*Bloque de texto*.
8 de marzo de 2023

Colaboración: Sentido y responsabilidad

 Miércoles, 8 de marzo.

Victoriano Santana*

En lo alto del montículo, Pepito levanta el puño ufano y declara la victoria de su ejército. Una parte de los amigos de correrías le reconocen como su caudillo; los otros asumen la triste realidad de su derrota. Vencedores y vencidos siguen en su papel hasta que llega la hora de la retirada y todos han de volver a sus casas y sus quehaceres: ducha, preparar la mochila para el día siguiente, cena y a la cama. He aquí una muestra sana de la efimeridad del poder y de lo que ha de ser la conciencia de sus limitaciones. Mientras dura la ficción, que sea el líder quien tenga que serlo; cuando esta se acabe, todos iguales.
Pensaba en esto tras detectar de nuevo cómo cierto comportamiento infantil se adueña de muchos que en breve van a aspirar a un puesto como representantes de la ciudadanía. Siempre me ocurre lo mismo antes de un periodo electoral: comienzo a ver niños grandes —a Pepitos arrogantes— cuya única meta es subirse a cualquier altura donde sea posible dar a entender que tienen poder y, en consecuencia, que son importantes; y, por tanto, que merecen la consideración general de todos; y, por ende, que han de recibir la admiración colectiva. En resumen: quieren estar arriba porque desean (necesitan) sentir que los adoramos.
No los culpo por que sean así.  Querer no ha de ser poder, aunque muchos gurús de la autoayuda se llenen la boca creando tanta falsa expectativa sobre esto. El que sea respetable una querencia no implica que tenga que materializarse: es aceptable que uno fantasee con la idea de ser el amo del Mundo siempre que el deseo no vaya más allá de su enunciación. El problema (¿problema en realidad?) viene cuando el despropósito genera acción y ocasiona en el infame de turno movimientos que buscan la consecución del dislate.

*Registros de un conjunto de preguntas espaciales*.
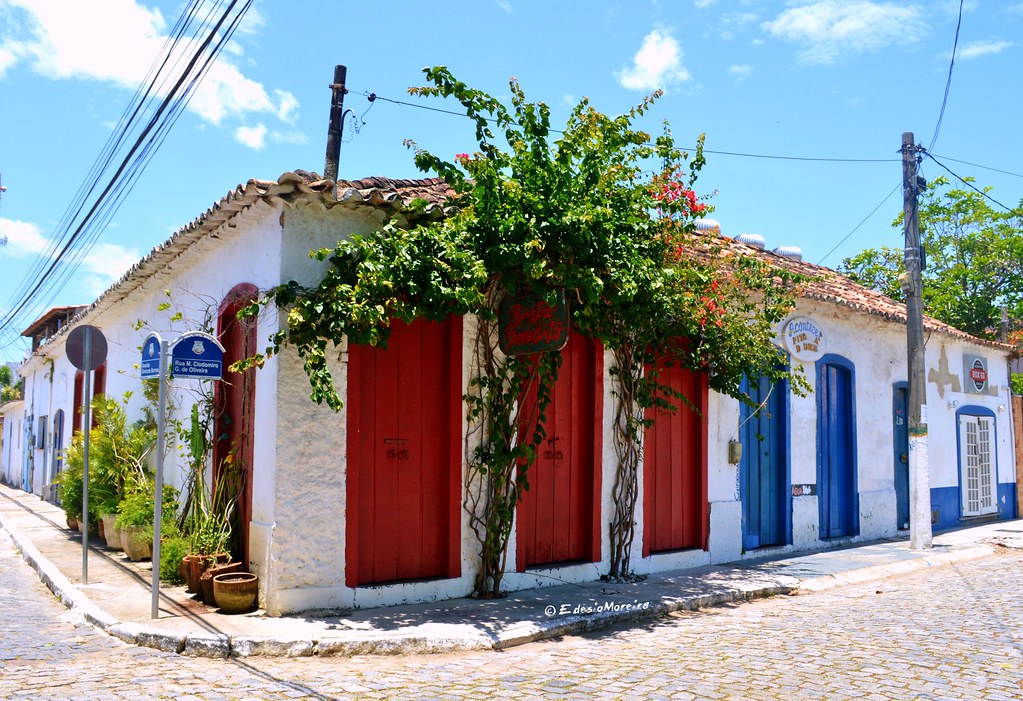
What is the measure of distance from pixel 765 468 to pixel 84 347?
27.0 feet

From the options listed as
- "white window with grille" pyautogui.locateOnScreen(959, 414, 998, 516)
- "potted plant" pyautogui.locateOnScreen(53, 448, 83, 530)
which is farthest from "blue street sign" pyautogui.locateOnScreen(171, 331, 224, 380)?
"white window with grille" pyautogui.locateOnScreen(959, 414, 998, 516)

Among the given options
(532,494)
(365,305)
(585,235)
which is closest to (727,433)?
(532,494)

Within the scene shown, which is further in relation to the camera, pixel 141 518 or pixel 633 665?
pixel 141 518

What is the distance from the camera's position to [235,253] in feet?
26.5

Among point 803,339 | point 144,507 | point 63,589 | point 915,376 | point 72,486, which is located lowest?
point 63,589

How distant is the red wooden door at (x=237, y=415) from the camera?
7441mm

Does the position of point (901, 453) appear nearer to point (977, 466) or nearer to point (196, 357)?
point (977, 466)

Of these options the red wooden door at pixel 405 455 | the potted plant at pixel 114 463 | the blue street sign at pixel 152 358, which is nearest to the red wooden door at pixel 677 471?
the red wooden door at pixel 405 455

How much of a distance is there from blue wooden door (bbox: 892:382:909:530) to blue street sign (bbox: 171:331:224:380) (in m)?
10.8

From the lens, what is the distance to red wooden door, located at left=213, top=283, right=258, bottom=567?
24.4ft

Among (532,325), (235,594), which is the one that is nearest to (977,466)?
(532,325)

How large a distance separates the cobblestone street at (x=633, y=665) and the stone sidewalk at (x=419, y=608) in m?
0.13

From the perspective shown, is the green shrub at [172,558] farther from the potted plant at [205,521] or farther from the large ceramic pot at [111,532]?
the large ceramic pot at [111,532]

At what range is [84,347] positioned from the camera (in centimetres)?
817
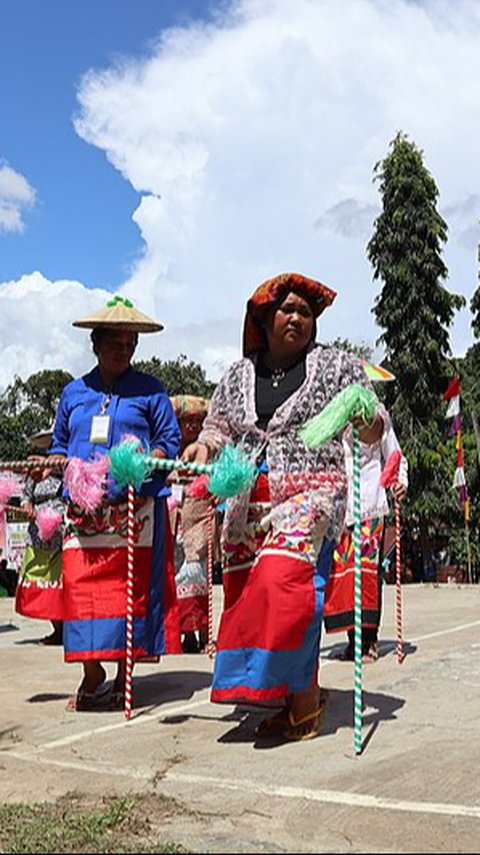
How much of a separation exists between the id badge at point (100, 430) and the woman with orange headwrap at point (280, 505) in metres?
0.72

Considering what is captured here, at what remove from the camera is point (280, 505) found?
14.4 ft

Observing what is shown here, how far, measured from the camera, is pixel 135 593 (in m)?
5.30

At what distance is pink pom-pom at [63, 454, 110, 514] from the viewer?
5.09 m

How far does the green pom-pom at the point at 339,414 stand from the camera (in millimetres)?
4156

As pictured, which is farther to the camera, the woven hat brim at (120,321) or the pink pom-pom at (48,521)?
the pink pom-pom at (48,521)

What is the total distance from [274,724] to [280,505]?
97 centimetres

*Instrucciones a seguir*.
En el texto sobre sentido y responsabilidad, ¿qué hace Pepito en lo alto del montículo?

*Respuesta esperada*.
Levanta el puño ufano y declara la victoria de su ejército.